O antigo PL 490, renomeado na Câmara Alta, ficou conhecido por estabelecer a tese infame do marco temporal, segundo a qual indígenas que não estivessem em suas terras em 5 de outubro de 1988 perderiam o direito a elas (e azar seu se você foi expulso pelo Estado ou por fazendeiros armados antes disso). Só que o marco temporal talvez seja o menor dos problemas da proposta: ela muda completamente o entendimento jurídico do que seja uma terra indígena.
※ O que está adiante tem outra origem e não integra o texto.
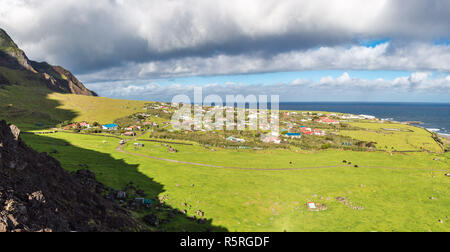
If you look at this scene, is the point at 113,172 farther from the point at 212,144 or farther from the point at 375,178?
the point at 375,178

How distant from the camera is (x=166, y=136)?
415ft

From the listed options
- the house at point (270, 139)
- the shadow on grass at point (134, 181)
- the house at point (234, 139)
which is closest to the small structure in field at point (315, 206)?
the shadow on grass at point (134, 181)

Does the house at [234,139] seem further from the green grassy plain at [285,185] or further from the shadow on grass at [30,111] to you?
the shadow on grass at [30,111]

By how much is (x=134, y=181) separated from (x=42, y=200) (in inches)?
1256

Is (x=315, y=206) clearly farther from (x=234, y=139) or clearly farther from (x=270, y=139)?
(x=234, y=139)

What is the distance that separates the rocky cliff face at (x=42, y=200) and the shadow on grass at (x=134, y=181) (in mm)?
6717

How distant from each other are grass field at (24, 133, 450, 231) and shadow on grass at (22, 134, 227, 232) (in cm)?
25

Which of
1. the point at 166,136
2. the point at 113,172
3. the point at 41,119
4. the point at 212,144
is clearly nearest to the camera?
the point at 113,172

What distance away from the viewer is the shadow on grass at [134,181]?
38906mm

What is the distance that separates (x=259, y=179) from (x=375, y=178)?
115 ft

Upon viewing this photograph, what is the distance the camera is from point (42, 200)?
23953 millimetres
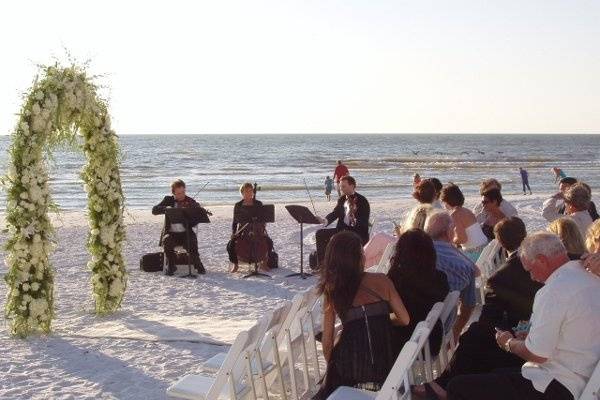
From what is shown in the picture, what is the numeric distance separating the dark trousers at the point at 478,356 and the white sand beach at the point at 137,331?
2259 millimetres

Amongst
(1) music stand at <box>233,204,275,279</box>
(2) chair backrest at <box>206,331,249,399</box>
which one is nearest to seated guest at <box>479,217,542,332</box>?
(2) chair backrest at <box>206,331,249,399</box>

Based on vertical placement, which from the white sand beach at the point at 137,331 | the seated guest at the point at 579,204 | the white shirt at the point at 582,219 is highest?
the seated guest at the point at 579,204

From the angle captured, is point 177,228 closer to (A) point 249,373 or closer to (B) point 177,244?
(B) point 177,244

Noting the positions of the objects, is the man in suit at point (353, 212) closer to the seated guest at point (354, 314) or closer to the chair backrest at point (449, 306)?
the chair backrest at point (449, 306)

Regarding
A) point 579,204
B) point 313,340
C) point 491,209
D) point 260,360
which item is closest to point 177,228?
point 491,209

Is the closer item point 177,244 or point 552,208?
point 552,208

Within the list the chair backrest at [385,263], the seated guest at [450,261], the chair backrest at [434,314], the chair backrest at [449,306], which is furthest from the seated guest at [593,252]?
the chair backrest at [385,263]

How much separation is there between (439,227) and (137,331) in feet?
11.8

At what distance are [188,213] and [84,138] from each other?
8.70ft

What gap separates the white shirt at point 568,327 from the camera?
390 cm

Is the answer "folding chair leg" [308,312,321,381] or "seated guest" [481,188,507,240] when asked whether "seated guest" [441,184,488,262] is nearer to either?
"seated guest" [481,188,507,240]

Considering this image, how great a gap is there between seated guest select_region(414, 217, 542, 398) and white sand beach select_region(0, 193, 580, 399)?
2.31m

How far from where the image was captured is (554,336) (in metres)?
3.95

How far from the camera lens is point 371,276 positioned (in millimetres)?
4984
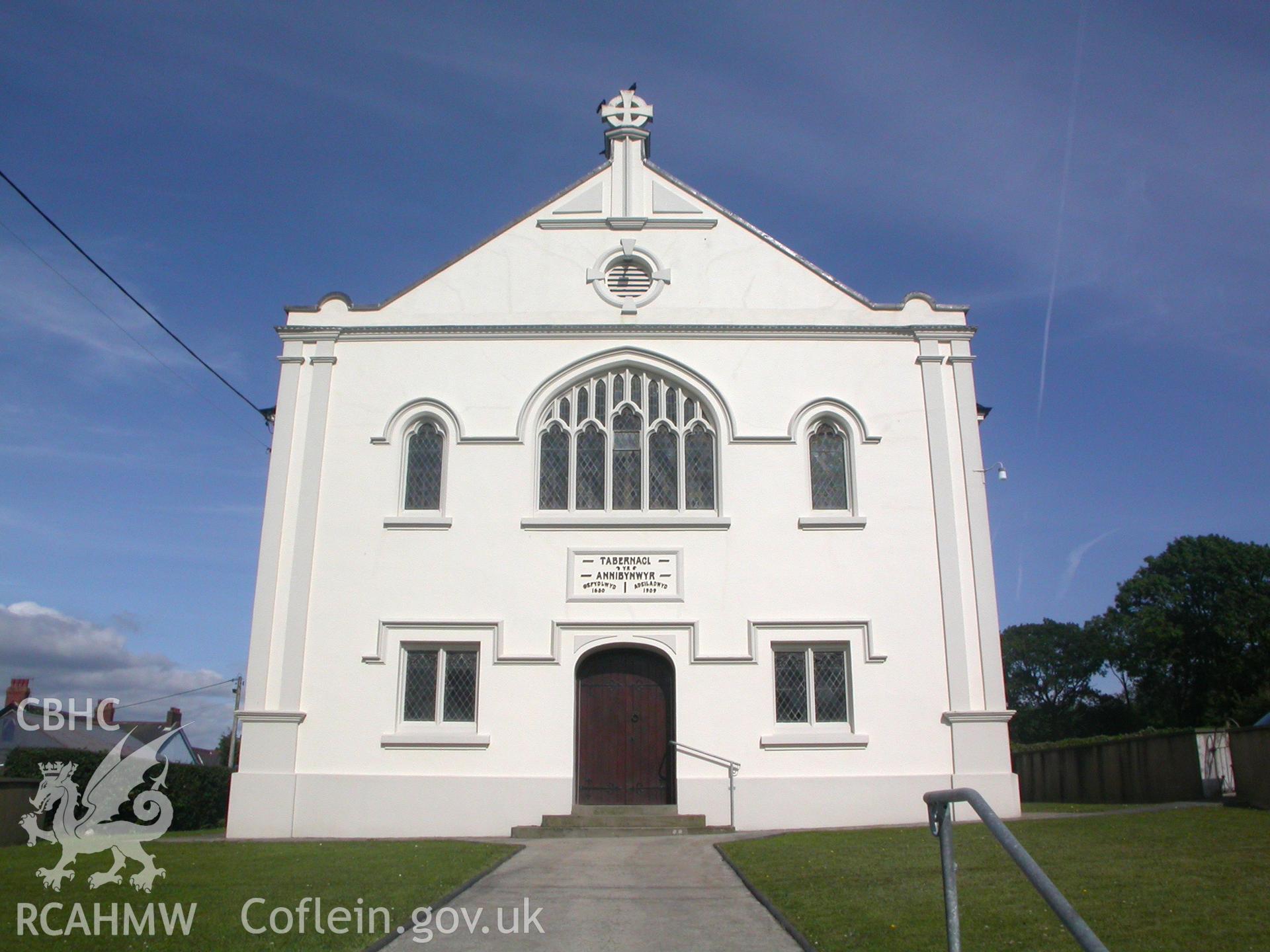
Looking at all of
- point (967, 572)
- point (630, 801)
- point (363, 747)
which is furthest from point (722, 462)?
point (363, 747)

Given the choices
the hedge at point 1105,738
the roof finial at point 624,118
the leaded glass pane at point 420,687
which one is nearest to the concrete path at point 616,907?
the leaded glass pane at point 420,687

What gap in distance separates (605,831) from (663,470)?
20.6 feet

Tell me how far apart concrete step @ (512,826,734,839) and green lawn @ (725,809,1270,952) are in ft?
8.32

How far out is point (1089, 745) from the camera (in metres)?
24.5

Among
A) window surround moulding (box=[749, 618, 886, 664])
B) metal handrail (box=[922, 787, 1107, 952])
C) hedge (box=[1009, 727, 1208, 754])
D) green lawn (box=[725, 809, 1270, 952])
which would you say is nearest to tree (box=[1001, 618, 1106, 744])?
hedge (box=[1009, 727, 1208, 754])

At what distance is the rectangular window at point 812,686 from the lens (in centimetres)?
1728

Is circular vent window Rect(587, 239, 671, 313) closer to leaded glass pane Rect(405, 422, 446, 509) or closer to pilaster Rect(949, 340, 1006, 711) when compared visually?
leaded glass pane Rect(405, 422, 446, 509)

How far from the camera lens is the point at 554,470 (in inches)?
733

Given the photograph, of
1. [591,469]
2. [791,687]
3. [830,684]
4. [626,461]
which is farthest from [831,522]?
[591,469]

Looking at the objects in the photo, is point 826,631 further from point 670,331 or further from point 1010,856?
point 1010,856

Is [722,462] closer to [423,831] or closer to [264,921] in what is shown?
[423,831]

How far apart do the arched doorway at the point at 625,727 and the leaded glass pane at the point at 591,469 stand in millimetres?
2643

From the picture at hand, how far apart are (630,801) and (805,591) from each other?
4.57 m

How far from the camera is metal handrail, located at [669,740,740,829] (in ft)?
54.4
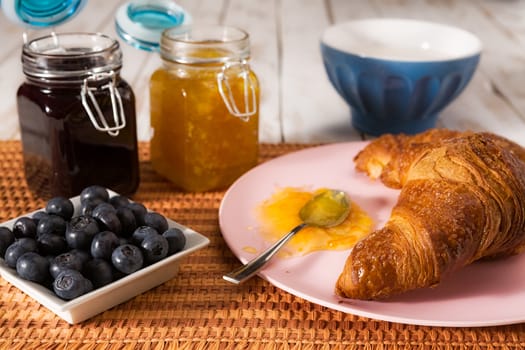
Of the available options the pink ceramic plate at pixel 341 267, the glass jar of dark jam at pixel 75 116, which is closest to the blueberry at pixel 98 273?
the pink ceramic plate at pixel 341 267

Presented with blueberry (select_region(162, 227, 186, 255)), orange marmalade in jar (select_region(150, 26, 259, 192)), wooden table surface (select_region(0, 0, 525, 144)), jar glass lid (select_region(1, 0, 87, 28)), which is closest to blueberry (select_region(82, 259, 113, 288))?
blueberry (select_region(162, 227, 186, 255))

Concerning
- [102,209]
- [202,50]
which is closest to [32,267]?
[102,209]

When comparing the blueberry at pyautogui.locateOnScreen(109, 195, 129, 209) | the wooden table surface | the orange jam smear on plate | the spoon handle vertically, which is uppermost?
the blueberry at pyautogui.locateOnScreen(109, 195, 129, 209)

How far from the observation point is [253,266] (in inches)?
41.1

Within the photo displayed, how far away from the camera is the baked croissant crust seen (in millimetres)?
962

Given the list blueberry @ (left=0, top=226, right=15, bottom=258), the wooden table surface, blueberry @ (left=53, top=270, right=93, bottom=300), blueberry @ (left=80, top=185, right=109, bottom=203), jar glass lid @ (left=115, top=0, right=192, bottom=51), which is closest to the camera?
blueberry @ (left=53, top=270, right=93, bottom=300)

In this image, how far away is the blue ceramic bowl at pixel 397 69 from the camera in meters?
1.60

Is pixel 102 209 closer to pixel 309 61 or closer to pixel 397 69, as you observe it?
pixel 397 69

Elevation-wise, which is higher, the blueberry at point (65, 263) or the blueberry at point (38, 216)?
the blueberry at point (65, 263)

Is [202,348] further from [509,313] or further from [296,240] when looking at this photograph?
[509,313]

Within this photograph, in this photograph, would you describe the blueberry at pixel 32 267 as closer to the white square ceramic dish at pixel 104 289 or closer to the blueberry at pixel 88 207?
the white square ceramic dish at pixel 104 289

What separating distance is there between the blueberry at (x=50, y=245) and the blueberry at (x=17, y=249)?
0.03 feet

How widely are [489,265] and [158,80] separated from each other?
2.37 ft

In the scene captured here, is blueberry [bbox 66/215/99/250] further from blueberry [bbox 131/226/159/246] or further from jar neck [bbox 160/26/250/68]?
jar neck [bbox 160/26/250/68]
Pela Constituição de 1988, as TIs são um direito originário e um bem indisponível; não cabe ao Estado discutir se os índios devem ou não devem estar nelas, cumpre reconhecer a presença indígena, demarcar e proteger.
O 2.903 implode essa lógica e transforma os territórios dos povos nativos numa commodity que pode ser arrendada, comprada e vendida. Povos inteiros podem ser removidos e reassentados em outro lugar, como se os indígenas não tivessem ligação cultural indissociável com suas terras. E demarcações já homologadas podem até mesmo ser desfeitas e a terra “retomada” pela União (o próprio termo é uma estupidez, porque toda terra indígena já é da União) caso se verifique “alteração dos traços culturais” da comunidade. Um caso de racismo típico da ditadura.
Inconstitucional até o osso, o PL avança agora para a Comissão de Constituição e Justiça. Enquanto isso, o presidente do Senado, Rodrigo Pacheco (PSD-MG), se finge de morto quanto aos pedidos para incluir outras comissões na tramitação, como você verá nesta edição.
Boa leitura.
Equatorianos escolhem barrar petróleo no Yasuní
Quase 60% dos eleitores equatorianos votaram a favor do fim da exploração de um bloco petrolífero no Parque Nacional Yasuní, localizado na Amazônia equatoriana, no dia 20 de agosto. A área conhecida como bloco 43 é a quarta maior produtora de petróleo do país e começou a ser explorada em 2016 no meio de uma disputa judicial. A tentativa de proteger o parque contra a extração de combustíveis fósseis tem mais de 20 anos e o processo na Suprema Corte para fazer o plebiscito foi iniciado em 2013.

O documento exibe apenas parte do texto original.